PROBLEM TO WORK ON: Exactly the lines from the opening of the data through the line containing "site MLP_S1_F02, 3-frame burst." should be reproduced, please, with nothing added.

══ EXTRACTED INFORMATION ══

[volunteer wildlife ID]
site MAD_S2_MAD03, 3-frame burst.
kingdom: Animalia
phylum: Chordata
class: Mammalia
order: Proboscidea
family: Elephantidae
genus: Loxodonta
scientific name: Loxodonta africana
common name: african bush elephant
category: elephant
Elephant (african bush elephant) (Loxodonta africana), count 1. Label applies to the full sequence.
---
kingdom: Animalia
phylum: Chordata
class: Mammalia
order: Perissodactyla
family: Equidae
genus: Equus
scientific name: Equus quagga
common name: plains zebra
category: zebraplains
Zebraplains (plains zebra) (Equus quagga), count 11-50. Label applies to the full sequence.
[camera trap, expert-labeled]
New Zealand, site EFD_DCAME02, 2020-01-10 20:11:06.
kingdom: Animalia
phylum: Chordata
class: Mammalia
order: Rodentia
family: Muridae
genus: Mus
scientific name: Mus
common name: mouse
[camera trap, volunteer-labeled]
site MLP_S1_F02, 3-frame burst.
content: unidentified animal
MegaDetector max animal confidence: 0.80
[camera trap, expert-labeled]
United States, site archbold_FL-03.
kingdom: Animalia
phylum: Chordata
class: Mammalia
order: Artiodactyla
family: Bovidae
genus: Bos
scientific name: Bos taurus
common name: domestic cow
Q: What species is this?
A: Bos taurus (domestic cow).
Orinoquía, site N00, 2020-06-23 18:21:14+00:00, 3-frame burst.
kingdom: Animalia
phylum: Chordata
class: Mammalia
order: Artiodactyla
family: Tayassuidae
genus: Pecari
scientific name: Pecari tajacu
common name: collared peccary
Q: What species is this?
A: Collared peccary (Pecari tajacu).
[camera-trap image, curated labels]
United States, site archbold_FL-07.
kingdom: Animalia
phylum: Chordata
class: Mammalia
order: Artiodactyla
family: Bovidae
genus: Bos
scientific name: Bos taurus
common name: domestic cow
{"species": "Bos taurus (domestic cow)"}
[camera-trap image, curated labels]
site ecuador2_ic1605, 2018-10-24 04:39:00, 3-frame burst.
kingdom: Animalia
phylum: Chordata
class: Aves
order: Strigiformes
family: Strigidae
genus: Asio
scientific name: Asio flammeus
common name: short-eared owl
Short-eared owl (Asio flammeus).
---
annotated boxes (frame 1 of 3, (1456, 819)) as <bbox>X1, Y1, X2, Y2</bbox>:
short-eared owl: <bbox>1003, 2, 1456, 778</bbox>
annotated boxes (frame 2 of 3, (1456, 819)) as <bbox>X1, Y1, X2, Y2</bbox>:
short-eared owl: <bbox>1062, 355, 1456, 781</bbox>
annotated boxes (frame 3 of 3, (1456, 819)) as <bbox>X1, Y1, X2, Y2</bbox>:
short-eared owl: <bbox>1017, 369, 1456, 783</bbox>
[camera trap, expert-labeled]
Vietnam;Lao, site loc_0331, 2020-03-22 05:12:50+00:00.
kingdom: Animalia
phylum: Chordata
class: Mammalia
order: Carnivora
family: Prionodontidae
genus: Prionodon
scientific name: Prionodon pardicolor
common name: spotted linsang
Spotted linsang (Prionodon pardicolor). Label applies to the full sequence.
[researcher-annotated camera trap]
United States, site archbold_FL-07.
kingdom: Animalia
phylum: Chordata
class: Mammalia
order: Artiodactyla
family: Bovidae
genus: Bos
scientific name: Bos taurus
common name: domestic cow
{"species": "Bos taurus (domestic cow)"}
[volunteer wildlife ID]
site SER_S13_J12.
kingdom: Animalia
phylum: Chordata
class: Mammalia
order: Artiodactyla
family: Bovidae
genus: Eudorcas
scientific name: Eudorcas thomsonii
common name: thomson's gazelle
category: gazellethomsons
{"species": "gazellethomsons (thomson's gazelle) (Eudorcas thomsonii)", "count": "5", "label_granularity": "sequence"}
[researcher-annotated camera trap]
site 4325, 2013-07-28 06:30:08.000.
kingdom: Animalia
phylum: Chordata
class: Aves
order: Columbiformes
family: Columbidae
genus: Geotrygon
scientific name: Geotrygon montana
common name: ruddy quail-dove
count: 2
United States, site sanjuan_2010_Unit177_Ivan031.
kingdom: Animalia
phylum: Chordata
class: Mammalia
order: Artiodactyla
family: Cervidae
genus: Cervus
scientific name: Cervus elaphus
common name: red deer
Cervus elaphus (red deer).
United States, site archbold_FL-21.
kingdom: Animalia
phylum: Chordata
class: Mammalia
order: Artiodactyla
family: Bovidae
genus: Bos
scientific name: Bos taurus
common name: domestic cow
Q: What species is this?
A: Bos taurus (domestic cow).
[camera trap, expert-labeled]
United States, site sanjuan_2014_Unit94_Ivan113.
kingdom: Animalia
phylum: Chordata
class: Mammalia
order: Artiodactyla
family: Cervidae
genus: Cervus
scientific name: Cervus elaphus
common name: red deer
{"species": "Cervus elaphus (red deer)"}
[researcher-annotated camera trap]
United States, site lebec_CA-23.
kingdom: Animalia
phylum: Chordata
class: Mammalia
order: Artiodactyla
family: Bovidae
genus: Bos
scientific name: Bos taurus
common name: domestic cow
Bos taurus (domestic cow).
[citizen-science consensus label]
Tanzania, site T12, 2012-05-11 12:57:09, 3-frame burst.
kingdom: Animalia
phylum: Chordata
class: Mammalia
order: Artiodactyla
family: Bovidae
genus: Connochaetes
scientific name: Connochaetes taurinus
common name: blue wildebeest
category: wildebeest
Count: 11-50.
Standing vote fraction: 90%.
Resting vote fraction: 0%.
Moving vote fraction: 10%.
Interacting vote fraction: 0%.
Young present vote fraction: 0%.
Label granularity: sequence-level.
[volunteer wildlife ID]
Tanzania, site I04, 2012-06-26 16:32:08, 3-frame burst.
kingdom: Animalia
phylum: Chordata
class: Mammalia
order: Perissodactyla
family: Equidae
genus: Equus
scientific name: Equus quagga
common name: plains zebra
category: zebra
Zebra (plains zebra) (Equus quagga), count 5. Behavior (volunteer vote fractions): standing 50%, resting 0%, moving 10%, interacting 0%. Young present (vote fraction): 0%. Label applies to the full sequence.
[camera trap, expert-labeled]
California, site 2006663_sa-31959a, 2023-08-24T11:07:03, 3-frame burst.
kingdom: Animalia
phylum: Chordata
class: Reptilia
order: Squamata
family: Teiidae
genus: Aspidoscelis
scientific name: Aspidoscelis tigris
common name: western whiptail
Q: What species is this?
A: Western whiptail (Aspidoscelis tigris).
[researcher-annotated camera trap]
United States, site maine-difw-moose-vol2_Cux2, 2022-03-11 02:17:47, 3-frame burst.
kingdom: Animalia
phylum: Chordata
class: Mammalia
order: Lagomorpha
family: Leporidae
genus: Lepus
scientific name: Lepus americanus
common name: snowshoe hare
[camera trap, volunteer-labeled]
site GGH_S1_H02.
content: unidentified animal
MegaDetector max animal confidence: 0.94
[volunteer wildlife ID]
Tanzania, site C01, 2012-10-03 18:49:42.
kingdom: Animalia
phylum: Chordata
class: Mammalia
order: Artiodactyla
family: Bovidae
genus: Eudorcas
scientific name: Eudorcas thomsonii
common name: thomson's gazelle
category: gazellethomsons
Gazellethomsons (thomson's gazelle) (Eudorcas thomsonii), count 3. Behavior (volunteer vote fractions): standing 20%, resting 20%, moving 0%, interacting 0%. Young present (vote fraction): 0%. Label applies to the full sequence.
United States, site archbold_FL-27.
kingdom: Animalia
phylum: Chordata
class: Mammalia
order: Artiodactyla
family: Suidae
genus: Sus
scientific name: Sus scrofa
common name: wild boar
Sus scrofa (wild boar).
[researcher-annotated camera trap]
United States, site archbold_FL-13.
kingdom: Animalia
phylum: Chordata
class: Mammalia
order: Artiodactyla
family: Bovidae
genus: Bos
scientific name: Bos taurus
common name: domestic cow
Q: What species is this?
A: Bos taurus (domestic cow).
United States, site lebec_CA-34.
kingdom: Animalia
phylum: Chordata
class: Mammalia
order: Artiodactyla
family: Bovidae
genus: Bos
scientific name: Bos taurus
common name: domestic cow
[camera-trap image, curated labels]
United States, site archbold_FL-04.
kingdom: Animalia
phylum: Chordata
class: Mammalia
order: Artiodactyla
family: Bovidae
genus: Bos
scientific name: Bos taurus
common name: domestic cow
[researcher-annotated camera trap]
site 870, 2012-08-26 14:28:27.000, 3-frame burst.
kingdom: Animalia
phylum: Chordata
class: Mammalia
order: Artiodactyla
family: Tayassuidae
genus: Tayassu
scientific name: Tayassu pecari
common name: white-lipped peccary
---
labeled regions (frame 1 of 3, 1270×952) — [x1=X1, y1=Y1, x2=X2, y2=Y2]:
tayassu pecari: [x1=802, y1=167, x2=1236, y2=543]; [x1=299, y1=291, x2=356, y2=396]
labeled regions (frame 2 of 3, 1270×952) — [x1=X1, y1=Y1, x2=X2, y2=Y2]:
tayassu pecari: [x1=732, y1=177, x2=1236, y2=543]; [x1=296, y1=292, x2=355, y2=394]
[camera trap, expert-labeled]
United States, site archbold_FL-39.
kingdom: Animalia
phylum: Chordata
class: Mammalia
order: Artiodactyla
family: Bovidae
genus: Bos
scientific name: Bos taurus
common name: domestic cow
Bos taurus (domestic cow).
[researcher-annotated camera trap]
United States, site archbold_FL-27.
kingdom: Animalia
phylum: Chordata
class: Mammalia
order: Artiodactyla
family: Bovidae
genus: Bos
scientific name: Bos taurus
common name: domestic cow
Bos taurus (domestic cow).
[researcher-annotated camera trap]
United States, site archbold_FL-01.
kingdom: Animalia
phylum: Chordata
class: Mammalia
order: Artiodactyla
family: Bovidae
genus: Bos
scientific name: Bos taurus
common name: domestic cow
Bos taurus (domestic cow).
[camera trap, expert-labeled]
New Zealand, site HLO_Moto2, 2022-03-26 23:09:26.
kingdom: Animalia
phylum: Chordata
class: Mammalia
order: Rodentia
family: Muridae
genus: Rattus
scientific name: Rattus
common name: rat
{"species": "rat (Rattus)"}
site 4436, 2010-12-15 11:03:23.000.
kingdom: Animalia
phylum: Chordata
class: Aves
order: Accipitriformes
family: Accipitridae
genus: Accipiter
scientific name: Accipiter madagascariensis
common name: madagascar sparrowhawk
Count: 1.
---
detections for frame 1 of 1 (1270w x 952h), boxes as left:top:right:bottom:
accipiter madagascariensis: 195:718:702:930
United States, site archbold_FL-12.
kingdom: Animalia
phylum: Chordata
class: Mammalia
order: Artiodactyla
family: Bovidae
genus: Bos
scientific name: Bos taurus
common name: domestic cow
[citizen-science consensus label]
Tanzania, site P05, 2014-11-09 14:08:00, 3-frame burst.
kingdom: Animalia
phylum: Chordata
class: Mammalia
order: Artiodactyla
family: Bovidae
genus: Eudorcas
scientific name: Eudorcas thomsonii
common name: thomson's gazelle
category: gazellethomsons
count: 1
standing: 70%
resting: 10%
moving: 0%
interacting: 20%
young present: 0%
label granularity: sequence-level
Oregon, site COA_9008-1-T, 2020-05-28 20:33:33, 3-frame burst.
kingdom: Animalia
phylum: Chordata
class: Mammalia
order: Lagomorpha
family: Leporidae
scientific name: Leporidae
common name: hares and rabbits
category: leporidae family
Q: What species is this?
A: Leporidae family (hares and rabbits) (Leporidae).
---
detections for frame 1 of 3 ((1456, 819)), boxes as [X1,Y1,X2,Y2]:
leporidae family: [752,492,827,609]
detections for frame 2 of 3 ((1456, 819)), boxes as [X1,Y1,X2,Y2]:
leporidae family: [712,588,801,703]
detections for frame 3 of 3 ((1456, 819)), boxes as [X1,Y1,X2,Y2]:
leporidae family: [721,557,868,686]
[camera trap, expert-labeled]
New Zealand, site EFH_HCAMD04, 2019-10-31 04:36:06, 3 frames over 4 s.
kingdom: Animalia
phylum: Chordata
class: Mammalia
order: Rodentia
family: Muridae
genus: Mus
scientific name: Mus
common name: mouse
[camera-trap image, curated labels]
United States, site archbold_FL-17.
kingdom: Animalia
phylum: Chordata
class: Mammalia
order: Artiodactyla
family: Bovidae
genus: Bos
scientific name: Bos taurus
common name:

═══

EXPECTED ANSWER:
[volunteer wildlife ID]
site MAD_S2_MAD03, 3-frame burst.
kingdom: Animalia
phylum: Chordata
class: Mammalia
order: Proboscidea
family: Elephantidae
genus: Loxodonta
scientific name: Loxodonta africana
common name: african bush elephant
category: elephant
Elephant (african bush elephant) (Loxodonta africana), count 1. Label applies to the full sequence.
---
kingdom: Animalia
phylum: Chordata
class: Mammalia
order: Perissodactyla
family: Equidae
genus: Equus
scientific name: Equus quagga
common name: plains zebra
category: zebraplains
Zebraplains (plains zebra) (Equus quagga), count 11-50. Label applies to the full sequence.
[camera trap, expert-labeled]
New Zealand, site EFD_DCAME02, 2020-01-10 20:11:06.
kingdom: Animalia
phylum: Chordata
class: Mammalia
order: Rodentia
family: Muridae
genus: Mus
scientific name: Mus
common name: mouse
[camera trap, volunteer-labeled]
site MLP_S1_F02, 3-frame burst.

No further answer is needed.